Il est parfois délicieux de voir des artistes cataloguer eux-mêmes leur propre musique. Les Polonais de Trupa Trupa ont mis la barre assez haut avec leur fusion de «post-hardcore, no wave et psychedelia». Pour faire simple et lancer un gros clin d’œil à la scène de Washington DC du début des années 90, disons qu’ils font du Fugazi en moins énervé, plus naïf, avec une voix qui incite davantage aux rêves aériens qu’à l’insurrection citoyenne. C’est riche et minimaliste, hypnotique sans être lourd. Leur dernier album, Of The Sun, salué par la critique un peu partout dans le monde à la fin de l’année dernière, commence aussi à se faire une place dans les oreilles du grand public, tout comme leur E.P. I’ll Find, sorti pendant le confinement. En cet été sans concert, il est temps d’enfin découvrir leur musique.

Au tout premier rang, Grzegorz Kwiatkowski, le guitariste-chanteur. Un doux dingo, pas de ceux qui font tourner le monde, mais qui le rendent assurément plus amusant. Il montre un enthousiasme assez touchant à assurer sans relâche la promotion de ses œuvres, en signant ses mails ainsi: «J’espère que vous ne vous sentez pas offensés.» Une prudence de mise après une douzième relance.
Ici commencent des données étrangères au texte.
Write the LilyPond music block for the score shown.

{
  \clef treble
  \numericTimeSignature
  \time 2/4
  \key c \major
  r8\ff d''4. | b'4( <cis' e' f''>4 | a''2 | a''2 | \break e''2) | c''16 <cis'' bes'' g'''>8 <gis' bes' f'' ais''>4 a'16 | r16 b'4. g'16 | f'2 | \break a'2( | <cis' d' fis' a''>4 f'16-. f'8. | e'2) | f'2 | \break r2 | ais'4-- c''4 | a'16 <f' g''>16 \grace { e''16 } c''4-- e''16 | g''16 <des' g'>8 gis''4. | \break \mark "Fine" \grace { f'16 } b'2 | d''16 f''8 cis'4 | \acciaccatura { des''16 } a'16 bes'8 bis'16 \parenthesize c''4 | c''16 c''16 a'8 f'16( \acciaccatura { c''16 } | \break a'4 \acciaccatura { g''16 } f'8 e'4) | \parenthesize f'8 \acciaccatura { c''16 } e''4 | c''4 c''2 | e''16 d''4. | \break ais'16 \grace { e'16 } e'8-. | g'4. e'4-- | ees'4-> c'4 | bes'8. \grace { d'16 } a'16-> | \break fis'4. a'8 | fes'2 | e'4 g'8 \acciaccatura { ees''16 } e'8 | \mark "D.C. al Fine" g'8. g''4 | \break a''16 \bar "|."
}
Il semble perché dans un ailleurs roboratif pour tout le monde. Il dit: «Je suis probablement hyperactif, oui. J’ai parfois trop d’énergie en moi, et il y a trop de choses que je n’aime pas dans ce monde. Mais je suis d’une nature très joyeuse. Je fais preuve d’un pessimisme vital, je dirais. Ce sont deux choses qu’on ne peut normalement pas associer, mais moi je le fais.»